Context is important, both in text and in real-life encounters. Even if you were dangerous in general, i.e., a potential mugger or rapist, you would not be an immediate threat to me while standing in line at an amusement park, or in the break room at work during business hours, or in the supermarket produce department. If you were to approach me and I did not want to get to know you better, I would feel comfortable turning you away in a polite manner. I would easily be able to step away from you if you intruded on my space, and I would easily be able to summon help if you became creepy. I would not feel trapped and alone, hence I would not react out of panic.

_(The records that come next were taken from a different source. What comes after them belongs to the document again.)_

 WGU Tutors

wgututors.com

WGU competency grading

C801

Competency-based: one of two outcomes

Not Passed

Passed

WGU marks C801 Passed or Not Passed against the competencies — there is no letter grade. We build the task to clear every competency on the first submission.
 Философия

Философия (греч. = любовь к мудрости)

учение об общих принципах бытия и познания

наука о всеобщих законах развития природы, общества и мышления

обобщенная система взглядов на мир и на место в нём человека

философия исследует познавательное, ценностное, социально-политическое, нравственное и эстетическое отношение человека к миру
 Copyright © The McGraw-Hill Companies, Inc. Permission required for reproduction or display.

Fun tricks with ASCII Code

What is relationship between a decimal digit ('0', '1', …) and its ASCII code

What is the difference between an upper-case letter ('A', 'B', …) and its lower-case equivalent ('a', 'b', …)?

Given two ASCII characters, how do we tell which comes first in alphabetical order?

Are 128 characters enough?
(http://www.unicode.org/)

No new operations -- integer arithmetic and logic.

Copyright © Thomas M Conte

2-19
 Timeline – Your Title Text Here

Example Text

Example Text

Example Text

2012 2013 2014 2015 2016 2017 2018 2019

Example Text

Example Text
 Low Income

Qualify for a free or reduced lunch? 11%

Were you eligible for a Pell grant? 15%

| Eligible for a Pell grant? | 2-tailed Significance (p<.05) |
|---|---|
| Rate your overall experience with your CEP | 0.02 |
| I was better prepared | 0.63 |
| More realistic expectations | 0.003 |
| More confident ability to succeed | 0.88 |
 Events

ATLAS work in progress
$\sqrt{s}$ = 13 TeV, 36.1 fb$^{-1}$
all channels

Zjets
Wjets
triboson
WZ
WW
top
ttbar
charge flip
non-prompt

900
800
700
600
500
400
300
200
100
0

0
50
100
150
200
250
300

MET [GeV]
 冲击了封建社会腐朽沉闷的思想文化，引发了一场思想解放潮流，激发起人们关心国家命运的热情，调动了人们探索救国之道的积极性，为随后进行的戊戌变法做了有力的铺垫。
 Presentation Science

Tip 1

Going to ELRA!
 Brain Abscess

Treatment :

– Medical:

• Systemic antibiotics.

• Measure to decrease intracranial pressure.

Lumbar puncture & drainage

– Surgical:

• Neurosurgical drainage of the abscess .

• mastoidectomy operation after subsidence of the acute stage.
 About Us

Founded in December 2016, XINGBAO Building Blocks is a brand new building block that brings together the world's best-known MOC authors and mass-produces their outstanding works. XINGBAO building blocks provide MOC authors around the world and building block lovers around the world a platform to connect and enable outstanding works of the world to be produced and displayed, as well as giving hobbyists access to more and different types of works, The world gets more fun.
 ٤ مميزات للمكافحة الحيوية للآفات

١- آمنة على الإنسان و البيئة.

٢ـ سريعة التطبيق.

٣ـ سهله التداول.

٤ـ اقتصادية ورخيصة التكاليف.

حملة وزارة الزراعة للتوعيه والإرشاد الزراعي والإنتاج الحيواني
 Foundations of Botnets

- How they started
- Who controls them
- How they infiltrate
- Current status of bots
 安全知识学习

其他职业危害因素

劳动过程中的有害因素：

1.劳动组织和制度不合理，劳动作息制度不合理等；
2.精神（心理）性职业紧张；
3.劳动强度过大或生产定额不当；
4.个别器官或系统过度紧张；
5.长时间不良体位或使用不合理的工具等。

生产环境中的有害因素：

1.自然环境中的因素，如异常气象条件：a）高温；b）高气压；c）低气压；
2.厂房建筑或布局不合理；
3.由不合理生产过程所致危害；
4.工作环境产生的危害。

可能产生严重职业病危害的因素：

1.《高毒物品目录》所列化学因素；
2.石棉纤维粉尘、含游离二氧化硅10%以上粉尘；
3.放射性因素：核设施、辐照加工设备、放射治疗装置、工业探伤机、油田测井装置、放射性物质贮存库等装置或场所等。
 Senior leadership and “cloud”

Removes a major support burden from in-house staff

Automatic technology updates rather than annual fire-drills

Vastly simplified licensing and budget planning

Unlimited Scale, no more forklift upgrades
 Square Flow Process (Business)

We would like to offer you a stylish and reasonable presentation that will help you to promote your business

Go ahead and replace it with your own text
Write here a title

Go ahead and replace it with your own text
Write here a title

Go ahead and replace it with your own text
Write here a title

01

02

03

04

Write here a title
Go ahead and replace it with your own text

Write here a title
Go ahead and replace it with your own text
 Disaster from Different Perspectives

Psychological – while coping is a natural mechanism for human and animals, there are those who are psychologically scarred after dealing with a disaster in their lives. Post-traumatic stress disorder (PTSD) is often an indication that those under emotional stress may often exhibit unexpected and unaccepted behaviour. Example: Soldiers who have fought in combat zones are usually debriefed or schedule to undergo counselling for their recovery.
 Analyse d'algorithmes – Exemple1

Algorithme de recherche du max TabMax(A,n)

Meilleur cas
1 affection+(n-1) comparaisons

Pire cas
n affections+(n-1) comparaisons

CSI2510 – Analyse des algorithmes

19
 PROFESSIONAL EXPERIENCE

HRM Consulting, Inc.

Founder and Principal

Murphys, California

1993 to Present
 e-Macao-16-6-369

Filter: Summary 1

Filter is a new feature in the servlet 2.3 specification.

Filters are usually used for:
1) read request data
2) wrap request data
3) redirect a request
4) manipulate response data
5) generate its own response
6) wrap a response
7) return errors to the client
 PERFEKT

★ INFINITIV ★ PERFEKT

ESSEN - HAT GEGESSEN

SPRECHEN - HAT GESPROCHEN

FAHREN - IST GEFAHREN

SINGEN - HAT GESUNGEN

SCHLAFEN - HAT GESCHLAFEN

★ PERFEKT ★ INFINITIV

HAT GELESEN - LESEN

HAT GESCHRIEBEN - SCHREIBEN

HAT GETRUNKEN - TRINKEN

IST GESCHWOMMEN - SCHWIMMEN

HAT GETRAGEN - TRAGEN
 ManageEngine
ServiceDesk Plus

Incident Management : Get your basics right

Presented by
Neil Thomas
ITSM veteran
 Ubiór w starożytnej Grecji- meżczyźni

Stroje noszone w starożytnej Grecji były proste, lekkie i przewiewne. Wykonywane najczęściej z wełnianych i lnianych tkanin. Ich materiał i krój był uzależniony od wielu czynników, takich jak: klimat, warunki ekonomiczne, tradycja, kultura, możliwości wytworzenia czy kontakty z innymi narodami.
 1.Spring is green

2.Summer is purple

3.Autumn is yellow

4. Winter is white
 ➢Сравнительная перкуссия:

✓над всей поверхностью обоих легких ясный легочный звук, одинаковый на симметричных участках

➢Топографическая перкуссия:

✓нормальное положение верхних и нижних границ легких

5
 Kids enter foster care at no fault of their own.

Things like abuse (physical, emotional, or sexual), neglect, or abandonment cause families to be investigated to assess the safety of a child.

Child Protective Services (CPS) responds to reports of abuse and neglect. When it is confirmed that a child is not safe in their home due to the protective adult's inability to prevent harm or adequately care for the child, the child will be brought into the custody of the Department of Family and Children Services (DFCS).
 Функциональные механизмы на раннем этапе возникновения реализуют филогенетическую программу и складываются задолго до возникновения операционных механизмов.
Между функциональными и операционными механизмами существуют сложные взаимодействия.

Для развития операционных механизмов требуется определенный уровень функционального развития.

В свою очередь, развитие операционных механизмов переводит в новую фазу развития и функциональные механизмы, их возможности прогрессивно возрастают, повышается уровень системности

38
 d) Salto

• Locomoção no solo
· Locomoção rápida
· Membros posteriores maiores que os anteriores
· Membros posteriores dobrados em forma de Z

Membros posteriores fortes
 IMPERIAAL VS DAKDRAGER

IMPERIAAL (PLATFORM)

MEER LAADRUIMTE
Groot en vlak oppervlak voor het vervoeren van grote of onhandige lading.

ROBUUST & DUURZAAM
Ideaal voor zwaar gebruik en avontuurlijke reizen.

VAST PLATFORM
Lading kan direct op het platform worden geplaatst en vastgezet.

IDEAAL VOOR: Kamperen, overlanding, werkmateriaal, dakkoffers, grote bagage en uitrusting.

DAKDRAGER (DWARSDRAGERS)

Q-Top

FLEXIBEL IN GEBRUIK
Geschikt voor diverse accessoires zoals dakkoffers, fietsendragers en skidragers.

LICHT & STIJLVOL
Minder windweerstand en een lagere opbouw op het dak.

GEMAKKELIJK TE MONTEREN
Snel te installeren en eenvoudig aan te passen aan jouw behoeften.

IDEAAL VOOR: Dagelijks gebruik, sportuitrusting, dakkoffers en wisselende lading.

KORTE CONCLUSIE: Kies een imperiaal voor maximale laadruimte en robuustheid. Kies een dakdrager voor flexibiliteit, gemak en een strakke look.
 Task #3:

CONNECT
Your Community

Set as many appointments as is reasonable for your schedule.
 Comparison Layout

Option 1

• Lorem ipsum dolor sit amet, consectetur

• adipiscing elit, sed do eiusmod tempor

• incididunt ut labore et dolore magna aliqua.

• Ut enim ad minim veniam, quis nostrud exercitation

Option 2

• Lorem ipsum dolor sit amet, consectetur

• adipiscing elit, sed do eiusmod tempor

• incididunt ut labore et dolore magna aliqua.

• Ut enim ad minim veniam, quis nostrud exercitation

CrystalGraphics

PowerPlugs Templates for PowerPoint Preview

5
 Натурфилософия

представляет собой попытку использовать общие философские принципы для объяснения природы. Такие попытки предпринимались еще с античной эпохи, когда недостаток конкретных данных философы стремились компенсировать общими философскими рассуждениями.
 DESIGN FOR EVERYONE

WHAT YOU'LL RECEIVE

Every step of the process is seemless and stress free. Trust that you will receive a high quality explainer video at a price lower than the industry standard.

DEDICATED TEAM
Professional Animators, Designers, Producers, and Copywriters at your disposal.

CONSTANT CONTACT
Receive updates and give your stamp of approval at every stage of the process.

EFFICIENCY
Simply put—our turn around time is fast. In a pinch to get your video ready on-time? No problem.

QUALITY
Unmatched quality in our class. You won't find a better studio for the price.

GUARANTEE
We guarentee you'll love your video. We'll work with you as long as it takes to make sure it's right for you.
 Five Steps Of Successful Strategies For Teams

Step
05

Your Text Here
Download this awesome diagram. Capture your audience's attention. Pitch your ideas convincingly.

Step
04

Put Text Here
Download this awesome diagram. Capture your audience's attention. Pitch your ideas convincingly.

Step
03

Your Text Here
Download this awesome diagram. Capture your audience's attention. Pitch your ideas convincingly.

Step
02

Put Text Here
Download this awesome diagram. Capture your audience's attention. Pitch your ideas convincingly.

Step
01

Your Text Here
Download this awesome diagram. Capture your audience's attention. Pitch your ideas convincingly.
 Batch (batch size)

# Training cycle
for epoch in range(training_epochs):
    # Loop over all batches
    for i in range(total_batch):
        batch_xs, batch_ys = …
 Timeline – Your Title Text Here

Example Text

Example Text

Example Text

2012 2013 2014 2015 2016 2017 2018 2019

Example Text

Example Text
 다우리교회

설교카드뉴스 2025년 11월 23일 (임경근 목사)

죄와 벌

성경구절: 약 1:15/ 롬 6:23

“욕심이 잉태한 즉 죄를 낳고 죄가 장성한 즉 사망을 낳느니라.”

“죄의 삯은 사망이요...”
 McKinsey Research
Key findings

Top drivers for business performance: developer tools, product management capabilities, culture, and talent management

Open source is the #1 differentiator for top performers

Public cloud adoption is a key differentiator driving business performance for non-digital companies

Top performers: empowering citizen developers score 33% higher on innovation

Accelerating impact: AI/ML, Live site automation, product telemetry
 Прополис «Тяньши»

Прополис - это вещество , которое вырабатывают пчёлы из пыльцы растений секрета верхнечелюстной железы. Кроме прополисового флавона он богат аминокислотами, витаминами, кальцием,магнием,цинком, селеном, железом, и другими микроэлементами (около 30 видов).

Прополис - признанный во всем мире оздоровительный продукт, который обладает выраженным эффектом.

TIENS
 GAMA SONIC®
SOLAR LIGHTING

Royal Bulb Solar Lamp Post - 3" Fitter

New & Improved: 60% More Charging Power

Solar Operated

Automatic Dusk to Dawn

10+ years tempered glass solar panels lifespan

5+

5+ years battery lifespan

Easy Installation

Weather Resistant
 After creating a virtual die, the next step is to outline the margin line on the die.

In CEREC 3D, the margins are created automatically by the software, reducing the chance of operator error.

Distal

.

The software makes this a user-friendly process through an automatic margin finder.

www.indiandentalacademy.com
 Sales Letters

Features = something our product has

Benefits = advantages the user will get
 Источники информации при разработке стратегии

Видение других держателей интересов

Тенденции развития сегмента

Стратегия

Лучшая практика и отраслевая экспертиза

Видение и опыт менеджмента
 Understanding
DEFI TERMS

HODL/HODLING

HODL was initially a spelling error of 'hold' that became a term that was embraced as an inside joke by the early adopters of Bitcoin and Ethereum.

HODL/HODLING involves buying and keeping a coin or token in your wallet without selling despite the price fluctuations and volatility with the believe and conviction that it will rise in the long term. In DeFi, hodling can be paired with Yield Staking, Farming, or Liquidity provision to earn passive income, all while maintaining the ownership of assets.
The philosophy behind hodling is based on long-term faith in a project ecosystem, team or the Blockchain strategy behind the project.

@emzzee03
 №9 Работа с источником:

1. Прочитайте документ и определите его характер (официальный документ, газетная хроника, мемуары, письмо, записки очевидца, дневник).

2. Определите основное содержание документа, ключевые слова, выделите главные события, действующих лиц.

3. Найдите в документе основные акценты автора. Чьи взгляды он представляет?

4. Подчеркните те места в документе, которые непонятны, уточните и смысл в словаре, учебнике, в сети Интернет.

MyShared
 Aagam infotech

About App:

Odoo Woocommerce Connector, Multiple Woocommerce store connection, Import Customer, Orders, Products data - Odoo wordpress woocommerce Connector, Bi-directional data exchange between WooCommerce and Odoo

However, if I am alone, or if my exit is blocked, or if I am in a crowded situation where I cannot move away from you, then I am not going to feel particularly comfortable or friendly towards you if you invade my space or gives me a creepy vibe.
Sure, if you are a homicidal maniac hell-bent on doing harm, then by definition I am not safe in any space with you.
I have been fortunate enough never to have encountered a homicidal maniac.
However, I have encountered purse snatchers, creepy guys, and strangers who have touched me inappropriately.
Try this analogy: "When deciding whether to buy jewelry, first ask yourself: If I were a petty thief, would a jeweler be safe with me in this space?" Sure, a jeweler knows that no matter how many locks and security cameras he has in his store, he is not going to be safe from a determined jewel thief. But he is a lot safer selling his diamonds there than in a dark alley, or while standing on a crowded subway, or in a deserted lobby late at night.
If a jeweler were carrying a suitcase full of diamonds through such a space, he certainly would not stop to transact a sale with a stranger who approaches him uninvited.